We could run out of data to train AI language programs
The thing is, the types of data commonly used to train language models could be used up in the near future—as early as 2026, According to a paper by researchers from Epoch, an AI research and forecasting organization, has yet to be peer-reviewed. The problem stems from the fact that, as researchers build more powerful models with greater capabilities, they have to find more texts to train them. Teven Le Scao, a researcher at AI firm Hugging Face who was not involved in Epoch’s work, said large language model researchers are increasingly concerned that they will run out of this kind of data.
The problem partly stems from the fact that AI language researchers filter the data they use to train models into two categories: high-quality and low-quality. Pablo Villalobos, a staff researcher at Epoch and lead author of the paper, said the line between the two types can be blurred, but text from the former is considered better written and is often produced by professional writers.

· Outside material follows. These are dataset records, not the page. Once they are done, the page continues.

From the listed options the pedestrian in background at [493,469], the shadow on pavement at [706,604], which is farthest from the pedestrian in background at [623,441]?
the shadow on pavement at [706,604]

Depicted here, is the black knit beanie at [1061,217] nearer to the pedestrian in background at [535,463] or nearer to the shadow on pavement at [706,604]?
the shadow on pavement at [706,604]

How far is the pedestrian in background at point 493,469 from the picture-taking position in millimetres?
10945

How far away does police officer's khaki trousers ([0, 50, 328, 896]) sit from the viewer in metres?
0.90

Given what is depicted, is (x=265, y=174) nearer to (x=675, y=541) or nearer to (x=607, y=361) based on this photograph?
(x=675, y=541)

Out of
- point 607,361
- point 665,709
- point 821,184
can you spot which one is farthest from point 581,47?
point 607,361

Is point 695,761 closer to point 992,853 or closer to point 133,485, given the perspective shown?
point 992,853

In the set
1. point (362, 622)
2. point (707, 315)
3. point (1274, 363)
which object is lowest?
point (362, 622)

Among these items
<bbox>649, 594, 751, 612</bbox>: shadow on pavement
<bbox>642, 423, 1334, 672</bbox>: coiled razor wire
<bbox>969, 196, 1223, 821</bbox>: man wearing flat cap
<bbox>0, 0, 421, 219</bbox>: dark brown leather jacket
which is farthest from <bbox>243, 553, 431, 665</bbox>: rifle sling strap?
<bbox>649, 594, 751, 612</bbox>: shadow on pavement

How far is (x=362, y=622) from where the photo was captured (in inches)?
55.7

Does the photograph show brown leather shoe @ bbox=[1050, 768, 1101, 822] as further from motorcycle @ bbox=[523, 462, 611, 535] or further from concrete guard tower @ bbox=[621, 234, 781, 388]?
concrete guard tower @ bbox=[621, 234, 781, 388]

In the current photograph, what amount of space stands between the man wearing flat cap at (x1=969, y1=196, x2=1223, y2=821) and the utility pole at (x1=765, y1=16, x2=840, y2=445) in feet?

Data from low-quality categories includes texts such as social media posts or comments on sites like 4chan and far exceeds data that is considered high-quality. Researchers usually only train models that use data of the high quality because that’s the kind of language they want the models to reproduce. This approach has yielded some impressive results for large language models such as GPT-3.
According to Swabha Swayamdipta, a University of Southern California machine learning professor who specializes in data set quality, one way to overcome these data limitations is to reevaluate what is defined as “low” quality. and “tall”. If the lack of data pushes AI researchers to incorporate more diverse datasets into the training process, that would be a “net positive” for language models, says Swayamdipta.
Researchers can also find ways to extend the life of the data used to train language models. Currently, large language models are only trained on the same data once due to performance and cost constraints. But it is possible to train a model multiple times using the same data, says Swayamdipta.
Some researchers believe that bigger doesn’t equal better anyway when it comes to language models. Percy Liang, a professor of computer science at Stanford University, says there is evidence that creating more efficient models can improve their performance, rather than just increasing in size.
“We have seen how smaller models trained on higher quality data can perform better than larger models trained on lower quality data,” he explains.